Aquella primera homilía de Juan Pablo II, al inaugurar su pontificado, el 22 de octubre de 1978, fue un verdadero revulsivo para la vida de la Iglesia, un empuje, un vigor, una fuerza incontenible.
Sus palabras sobre Cristo se pueden definir, muy bien, como kerygmáticas: el anuncio central de Jesucristo. Y como la santa Pascua del Señor es el tiempo del kerygma, del anuncio del Señor resucitado, centro y vida de la Iglesia, centro y vida del hombre y de todo hombre, las volvemos a traer aquí.
Son palabras poderosas, pronunciadas con contundencia.
Son palabras para ser conmovidos, zarandeados, por la fuerza del Espíritu Santo.
Son palabras proféticas que inauguraron una nueva etapa en la vida de la Iglesia.
Son palabras que hoy igualmente pueden cuestionarnos.
¿Nos abrimos interiormente a este anuncio? ¿Las acogeremos como si fueran la primera vez que las oímos y las leemos?
Nuestro tiempo nos invita, nos impulsa y nos obliga a mirar al Señor y a sumergirnos en una meditación humilde y devota sobre el misterio de la suprema potestad del mismo Cristo.
El que nació de María Virgen, el Hijo del carpintero – como se le consideraba –, el Hijo del Dios vivo, como confesó Pedro, vino para hacer de todos nosotros «un reino de sacerdotes».
El Concilio Vaticano II nos ha recordado el misterio de esta potestad y el hecho de que la misión de Cristo –Sacerdote, Profeta-Maestro, Rey– continúa en la Iglesia. Todos, todo el Pueblo de Dios participa de esta triple misión. Y quizás en el pasado se colocaba sobre la cabeza del Papa la tiara, esa triple corona, para expresar, por medio de tal símbolo, el designio del Señor sobre su Iglesia, es decir, que todo el orden jerárquico de la Iglesia de Cristo, toda su "sagrada potestad" ejercitada en ella no es otra cosa que el servicio, servicio que tiene un objetivo único: que todo el Pueblo de Dios participe en esta triple misión de Cristo y permanezca siempre bajo la potestad del Señor, la cual tiene su origen no en los poderes de este mundo, sino en el Padre celestial y en el misterio de la cruz y de la resurrección.La potestad absoluta y también dulce y suave del Señor responde a lo más profundo del hombre, a sus más elevadas aspiraciones de la inteligencia, de la voluntad y del corazón. Esta potestad no habla con un lenguaje de fuerza, sino que se expresa en la caridad y en la verdad...¡Hermanos y hermanas! ¡No tengáis miedo de acoger a Cristo y de aceptar su potestad!

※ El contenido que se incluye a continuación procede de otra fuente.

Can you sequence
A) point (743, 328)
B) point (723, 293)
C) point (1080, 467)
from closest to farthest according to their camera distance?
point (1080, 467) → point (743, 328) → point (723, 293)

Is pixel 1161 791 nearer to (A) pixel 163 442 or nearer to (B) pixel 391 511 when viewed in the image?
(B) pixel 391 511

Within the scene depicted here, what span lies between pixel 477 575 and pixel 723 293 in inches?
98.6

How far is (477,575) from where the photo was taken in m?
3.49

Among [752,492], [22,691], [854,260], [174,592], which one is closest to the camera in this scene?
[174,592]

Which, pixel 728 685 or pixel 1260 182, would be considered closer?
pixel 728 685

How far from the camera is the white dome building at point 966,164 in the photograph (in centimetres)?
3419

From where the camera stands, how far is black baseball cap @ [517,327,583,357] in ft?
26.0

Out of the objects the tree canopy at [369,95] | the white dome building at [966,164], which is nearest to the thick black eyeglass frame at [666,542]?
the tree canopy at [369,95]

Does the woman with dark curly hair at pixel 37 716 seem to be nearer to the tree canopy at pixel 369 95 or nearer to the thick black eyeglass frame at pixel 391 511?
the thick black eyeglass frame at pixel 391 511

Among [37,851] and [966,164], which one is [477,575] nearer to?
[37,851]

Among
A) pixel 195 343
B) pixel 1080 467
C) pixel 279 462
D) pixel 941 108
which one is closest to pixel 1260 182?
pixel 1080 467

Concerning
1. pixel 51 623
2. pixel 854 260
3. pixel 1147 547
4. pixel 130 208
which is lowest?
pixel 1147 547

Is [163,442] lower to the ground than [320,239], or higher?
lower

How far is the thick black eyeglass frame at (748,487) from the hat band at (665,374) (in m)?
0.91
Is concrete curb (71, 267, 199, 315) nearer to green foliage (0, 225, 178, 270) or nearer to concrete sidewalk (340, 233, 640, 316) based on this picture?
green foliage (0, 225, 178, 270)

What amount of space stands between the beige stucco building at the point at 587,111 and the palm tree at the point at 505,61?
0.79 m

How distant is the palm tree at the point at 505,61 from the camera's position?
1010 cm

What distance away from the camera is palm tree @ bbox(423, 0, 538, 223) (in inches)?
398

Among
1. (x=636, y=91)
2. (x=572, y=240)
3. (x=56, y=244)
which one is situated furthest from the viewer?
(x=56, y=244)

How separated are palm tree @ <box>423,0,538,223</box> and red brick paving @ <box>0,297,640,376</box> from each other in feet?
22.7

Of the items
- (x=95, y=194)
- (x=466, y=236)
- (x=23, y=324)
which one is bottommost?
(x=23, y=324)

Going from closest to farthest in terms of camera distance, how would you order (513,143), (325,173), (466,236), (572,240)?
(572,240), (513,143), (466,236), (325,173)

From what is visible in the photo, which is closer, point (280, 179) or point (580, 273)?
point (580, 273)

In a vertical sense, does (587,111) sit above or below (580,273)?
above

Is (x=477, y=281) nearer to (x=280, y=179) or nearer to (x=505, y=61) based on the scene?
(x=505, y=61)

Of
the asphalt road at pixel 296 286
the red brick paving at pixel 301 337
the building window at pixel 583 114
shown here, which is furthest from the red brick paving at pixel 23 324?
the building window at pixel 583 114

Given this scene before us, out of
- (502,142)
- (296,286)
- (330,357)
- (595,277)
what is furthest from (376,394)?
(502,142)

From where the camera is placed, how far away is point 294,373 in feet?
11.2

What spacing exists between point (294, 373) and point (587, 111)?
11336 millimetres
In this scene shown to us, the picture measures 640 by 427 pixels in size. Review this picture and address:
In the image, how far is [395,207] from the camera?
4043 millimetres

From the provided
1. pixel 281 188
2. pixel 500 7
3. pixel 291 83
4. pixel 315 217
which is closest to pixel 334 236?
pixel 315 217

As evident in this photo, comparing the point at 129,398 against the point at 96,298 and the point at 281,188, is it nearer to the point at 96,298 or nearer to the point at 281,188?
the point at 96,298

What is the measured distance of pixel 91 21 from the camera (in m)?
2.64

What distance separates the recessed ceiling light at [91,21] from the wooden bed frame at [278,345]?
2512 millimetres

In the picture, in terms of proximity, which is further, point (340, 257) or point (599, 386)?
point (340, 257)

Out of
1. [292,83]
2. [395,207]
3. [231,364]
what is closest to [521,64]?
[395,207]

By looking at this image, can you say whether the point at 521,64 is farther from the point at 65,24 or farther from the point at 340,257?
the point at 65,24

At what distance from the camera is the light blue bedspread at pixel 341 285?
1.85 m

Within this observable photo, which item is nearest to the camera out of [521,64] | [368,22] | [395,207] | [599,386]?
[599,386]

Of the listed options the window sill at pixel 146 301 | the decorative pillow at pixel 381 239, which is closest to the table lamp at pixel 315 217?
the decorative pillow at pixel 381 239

¡Ayudad al Papa y a todos los que quieren servir a Cristo y, con la potestad de Cristo, servir al hombre y a la humanidad entera!
¡No temáis! ¡Abrid, más todavía, abrid de par en par las puertas a Cristo! Abrid a su potestad salvadora los confines de los Estados, los sistemas económicos y los políticos, los extensos campos de la cultura. de la civilización y del desarrollo. ¡No tengáis miedo! Cristo conoce «lo que hay dentro del hombre». ¡Sólo El lo conoce!
Con frecuencia el hombre actual no sabe lo que lleva dentro, en lo profundo de su ánimo, de su corazón. Muchas veces se siente inseguro sobre el sentido de su vida en este mundo. Se siente invadido por la duda que se transforma en desesperación. Permitid, pues, – os lo ruego, os lo imploro con humildad y con confianza – permitid que Cristo hable al hombre.
¡Sólo El tiene palabras de vida, sí, de vida eterna!
Este anuncio, si se acoge, nos puede transformar. A nosotros, sí, pero también transformar las conciencias adormecidas, la vida pastoral de la Iglesia que se ve secularizada en sus acciones; transformar la presencia pública de los católicos en la vida social, cultural, artística... Sería una traición a Cristo escondernos en las sacristías y no salir a la plaza pública.
¡Cristo!
Cristo es Aquél a quien necesitan los hombres. Porque sólo Cristo sabe y conoce lo que hay en el interior de cada hombre, su sed y sus búsquedas.